-- start EXCERPTED RECORDS --

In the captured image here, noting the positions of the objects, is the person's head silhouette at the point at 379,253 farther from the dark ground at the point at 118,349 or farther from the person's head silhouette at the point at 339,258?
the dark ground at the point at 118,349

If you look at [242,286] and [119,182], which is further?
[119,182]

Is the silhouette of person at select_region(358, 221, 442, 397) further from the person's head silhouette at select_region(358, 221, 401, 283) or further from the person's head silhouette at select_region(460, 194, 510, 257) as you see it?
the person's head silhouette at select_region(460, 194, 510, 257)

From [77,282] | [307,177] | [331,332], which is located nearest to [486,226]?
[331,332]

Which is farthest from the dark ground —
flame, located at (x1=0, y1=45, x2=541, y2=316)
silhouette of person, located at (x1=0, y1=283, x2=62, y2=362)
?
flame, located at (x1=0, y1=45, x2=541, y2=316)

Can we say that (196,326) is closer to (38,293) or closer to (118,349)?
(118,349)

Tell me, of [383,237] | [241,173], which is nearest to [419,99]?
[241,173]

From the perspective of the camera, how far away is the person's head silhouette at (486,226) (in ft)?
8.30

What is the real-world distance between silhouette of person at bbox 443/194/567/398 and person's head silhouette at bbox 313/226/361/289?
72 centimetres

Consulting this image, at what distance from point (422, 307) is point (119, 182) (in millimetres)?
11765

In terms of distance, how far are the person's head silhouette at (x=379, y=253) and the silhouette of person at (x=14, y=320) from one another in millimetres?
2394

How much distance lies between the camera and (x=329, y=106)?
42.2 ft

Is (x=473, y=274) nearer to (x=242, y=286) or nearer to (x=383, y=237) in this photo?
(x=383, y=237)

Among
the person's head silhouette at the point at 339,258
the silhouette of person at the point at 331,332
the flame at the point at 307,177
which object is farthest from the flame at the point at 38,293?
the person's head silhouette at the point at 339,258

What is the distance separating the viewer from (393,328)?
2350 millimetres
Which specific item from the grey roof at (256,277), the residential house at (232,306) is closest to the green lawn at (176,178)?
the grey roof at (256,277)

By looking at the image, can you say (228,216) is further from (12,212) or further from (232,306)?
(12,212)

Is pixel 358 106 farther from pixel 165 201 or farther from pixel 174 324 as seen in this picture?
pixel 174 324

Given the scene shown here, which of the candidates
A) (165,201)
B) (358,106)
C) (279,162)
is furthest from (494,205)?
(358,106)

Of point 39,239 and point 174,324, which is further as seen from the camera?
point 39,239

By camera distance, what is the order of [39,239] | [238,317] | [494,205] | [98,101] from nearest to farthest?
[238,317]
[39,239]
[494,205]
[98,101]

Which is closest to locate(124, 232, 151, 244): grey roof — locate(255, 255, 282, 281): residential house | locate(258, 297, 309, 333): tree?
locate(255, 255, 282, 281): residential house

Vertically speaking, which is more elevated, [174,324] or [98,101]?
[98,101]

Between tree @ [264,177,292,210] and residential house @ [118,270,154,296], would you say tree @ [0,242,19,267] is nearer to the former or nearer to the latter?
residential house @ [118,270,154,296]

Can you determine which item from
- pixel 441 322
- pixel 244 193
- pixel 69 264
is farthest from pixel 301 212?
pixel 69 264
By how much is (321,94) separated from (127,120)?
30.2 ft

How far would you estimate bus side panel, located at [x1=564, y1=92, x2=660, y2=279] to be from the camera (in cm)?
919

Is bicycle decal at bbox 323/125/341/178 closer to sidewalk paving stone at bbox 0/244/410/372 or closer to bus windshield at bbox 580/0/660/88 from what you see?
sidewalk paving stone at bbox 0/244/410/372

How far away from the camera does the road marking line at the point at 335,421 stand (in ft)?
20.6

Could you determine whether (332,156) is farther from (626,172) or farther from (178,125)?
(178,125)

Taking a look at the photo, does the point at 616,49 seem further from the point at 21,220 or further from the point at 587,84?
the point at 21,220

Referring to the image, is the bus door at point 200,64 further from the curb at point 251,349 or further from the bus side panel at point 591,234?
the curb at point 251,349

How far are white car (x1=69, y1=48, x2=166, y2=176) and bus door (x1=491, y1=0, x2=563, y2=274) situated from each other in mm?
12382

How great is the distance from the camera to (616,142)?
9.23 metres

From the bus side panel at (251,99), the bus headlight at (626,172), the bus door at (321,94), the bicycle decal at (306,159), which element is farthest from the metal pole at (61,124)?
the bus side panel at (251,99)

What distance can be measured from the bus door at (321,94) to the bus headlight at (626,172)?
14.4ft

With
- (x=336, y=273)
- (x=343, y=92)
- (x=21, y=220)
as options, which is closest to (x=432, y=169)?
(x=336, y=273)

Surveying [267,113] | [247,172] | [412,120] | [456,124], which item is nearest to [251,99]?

-- end EXCERPTED RECORDS --
-- start EXCERPTED RECORDS --

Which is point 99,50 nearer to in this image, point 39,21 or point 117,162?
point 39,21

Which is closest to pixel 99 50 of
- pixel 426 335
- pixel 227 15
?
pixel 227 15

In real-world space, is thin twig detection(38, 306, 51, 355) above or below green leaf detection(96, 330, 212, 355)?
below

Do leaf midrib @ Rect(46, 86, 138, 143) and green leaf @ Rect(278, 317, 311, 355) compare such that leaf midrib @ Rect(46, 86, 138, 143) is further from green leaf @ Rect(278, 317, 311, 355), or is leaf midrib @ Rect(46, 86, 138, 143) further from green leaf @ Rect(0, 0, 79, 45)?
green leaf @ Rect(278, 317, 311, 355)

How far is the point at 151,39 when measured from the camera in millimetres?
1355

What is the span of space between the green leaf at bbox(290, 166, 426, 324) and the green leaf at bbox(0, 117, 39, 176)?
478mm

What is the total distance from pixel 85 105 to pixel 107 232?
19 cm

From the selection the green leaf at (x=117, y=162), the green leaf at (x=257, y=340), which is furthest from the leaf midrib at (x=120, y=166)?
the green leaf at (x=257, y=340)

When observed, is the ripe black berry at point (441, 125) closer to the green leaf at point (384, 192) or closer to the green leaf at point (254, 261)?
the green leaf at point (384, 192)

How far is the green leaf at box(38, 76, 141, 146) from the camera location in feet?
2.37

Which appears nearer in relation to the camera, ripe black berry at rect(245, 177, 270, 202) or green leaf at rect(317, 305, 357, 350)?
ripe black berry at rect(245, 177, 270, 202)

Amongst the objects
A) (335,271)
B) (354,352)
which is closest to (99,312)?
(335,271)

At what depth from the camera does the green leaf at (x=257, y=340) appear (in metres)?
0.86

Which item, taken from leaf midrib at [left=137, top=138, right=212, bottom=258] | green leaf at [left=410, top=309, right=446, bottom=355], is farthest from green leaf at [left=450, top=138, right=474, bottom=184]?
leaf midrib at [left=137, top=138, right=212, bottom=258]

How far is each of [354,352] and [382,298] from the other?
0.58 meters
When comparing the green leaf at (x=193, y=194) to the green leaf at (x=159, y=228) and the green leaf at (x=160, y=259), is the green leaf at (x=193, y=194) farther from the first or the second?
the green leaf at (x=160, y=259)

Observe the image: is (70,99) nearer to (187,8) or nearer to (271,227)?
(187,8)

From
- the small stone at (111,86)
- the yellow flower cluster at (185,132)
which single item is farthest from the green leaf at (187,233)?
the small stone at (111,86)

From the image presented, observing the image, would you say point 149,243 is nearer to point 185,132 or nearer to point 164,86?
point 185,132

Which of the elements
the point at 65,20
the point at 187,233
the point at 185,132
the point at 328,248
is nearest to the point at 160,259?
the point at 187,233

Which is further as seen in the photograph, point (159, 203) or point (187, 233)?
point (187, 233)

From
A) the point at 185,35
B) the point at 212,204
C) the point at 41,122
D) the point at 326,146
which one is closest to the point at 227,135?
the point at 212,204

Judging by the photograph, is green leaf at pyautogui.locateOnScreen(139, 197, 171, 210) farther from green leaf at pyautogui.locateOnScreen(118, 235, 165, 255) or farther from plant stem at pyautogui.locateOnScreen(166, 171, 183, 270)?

-- end EXCERPTED RECORDS --

__GIVEN TASK__: Put the part of the dataset records that opens with the line containing "How far are white" and closes with the line containing "Surveying [267,113] |" into a numbered list, leaving out blank lines.

__ANSWER FOR THIS EXERCISE__:
1. How far are white car (x1=69, y1=48, x2=166, y2=176) and bus door (x1=491, y1=0, x2=563, y2=274) situated from each other in mm?
2. 12382
3. How great is the distance from the camera to (616,142)?
4. 9.23 metres
5. From the bus side panel at (251,99), the bus headlight at (626,172), the bus door at (321,94), the bicycle decal at (306,159), which element is farthest from the metal pole at (61,124)?
6. the bus side panel at (251,99)
7. What distance can be measured from the bus door at (321,94) to the bus headlight at (626,172)?
8. 14.4ft
9. With
10. - (x=336, y=273)
11. - (x=343, y=92)
12. - (x=21, y=220)
13. as options, which is closest to (x=432, y=169)?
14. (x=336, y=273)
15. Surveying [267,113] | [247,172] | [412,120] | [456,124], which item is nearest to [251,99]?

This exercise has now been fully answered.